Dataset entries:
####
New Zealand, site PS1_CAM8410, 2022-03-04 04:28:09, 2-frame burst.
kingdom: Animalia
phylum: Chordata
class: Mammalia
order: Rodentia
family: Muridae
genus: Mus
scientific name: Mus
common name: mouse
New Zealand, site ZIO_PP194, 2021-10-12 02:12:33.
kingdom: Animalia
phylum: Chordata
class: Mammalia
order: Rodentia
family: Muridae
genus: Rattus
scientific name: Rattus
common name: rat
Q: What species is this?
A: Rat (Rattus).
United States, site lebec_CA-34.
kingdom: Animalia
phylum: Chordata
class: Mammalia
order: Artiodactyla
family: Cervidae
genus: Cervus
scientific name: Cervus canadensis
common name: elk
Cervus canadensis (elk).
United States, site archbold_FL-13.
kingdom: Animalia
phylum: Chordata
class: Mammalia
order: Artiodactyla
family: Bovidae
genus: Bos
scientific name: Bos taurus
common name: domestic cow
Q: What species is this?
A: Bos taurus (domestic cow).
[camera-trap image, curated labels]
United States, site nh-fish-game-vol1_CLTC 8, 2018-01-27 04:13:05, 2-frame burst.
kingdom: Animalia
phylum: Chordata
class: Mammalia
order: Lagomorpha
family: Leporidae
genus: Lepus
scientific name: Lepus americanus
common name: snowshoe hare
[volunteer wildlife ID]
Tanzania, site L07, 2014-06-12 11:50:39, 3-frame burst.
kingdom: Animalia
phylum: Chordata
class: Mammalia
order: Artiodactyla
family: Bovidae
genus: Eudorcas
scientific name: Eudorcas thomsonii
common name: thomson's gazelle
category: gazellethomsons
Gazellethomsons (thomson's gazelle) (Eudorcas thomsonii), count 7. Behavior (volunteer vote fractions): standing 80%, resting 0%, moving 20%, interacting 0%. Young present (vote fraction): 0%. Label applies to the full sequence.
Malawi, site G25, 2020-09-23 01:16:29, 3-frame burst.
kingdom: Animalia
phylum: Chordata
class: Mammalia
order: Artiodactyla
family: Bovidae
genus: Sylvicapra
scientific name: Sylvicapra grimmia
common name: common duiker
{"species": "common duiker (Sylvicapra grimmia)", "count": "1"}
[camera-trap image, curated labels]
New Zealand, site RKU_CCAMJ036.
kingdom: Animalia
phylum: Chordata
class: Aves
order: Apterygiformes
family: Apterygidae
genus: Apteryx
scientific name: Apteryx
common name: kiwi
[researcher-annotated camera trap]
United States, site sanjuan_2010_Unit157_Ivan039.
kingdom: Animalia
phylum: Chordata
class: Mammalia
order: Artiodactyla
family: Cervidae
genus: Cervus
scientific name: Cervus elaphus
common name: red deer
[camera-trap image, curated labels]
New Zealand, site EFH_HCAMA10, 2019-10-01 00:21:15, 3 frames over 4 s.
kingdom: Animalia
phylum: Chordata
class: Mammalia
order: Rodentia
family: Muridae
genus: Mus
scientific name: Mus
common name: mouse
####
• [Exercise description]: Please return every line of the records above that contains the word "scientific".

• [Solution for this problem]:
scientific name: Mus
scientific name: Rattus
scientific name: Cervus canadensis
scientific name: Bos taurus
scientific name: Lepus americanus
scientific name: Eudorcas thomsonii
scientific name: Sylvicapra grimmia
scientific name: Apteryx
scientific name: Cervus elaphus
scientific name: Mus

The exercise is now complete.